28 January 2022

the next decision

i'm still trying to write poems these days, even if not as often, but they end up being tiny paragraphs with names like "when to resign." i don't mean "resign" like "give up entirely" but more in the sense of acceptance. where's that line for a person with advanced cancer, the one between believing with all your heart that a major change for the good can still come about, and accepting that, given what's going on in your body, a major change like that is not likely realistic. 

how do you balance hope with reality? i've been asking that since the beginning of this mess, and maybe the answer evolves as time goes on. or maybe there's always been only one answer: the best you can. 

there are all sorts of clinical trials and research happening all the time, and it's not completely weird to hope for something life-changing. i used to think, i just have to stay alive until the next advancement in my disease. this is true, but actual advancements take time. and you don't know how what shape your physical body will be in by the time the next thing arrives. 

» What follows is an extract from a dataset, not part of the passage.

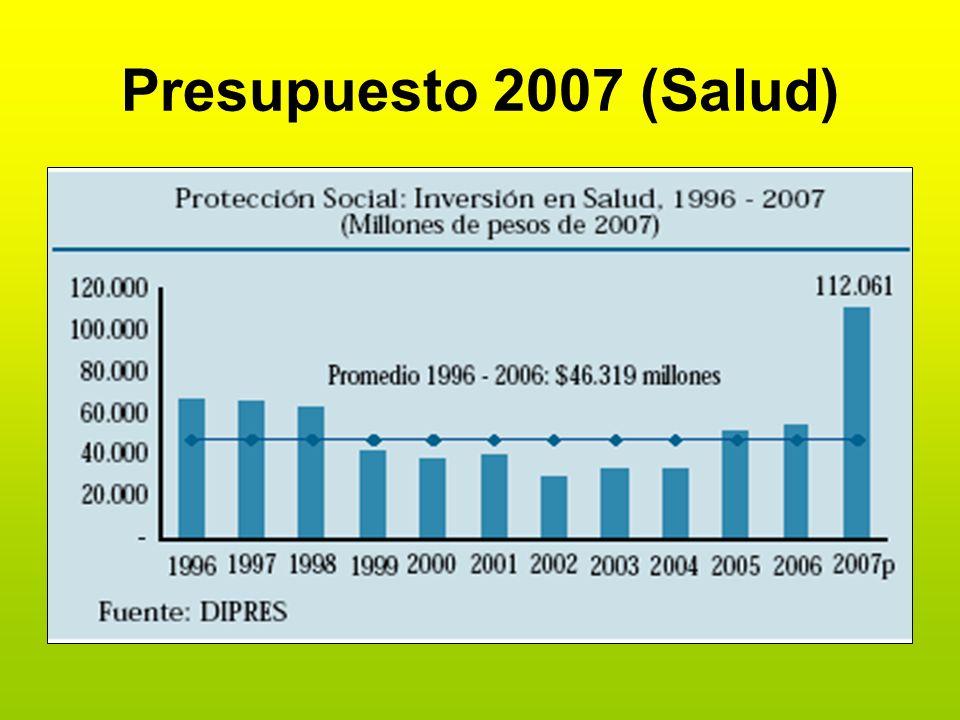 Presupuesto 2007 (Salud)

all that being said ---- i spoke with my oncologist yesterday about next steps. as i suspected, the recommendation (i.e. best bet) is for me to receive a weekly, standard-of-treatment chemo drug (taxol). i had taxol back in 2019 when i was first diagnosed, in combo with a platinum drug (carboplatin), that combo being the big guns/gold standard for ovarian cancer patients going on decades now. 

getting taxol weekly (3 weeks on, 1 week off) behaves differently in the body than getting it in big doses like before. i will lose my hair more slowly, among other things (!), but by and large, i have heard it is not too hard to tolerate. and i've had it before, so it's not absolutely terrifying (just mildly so haha). 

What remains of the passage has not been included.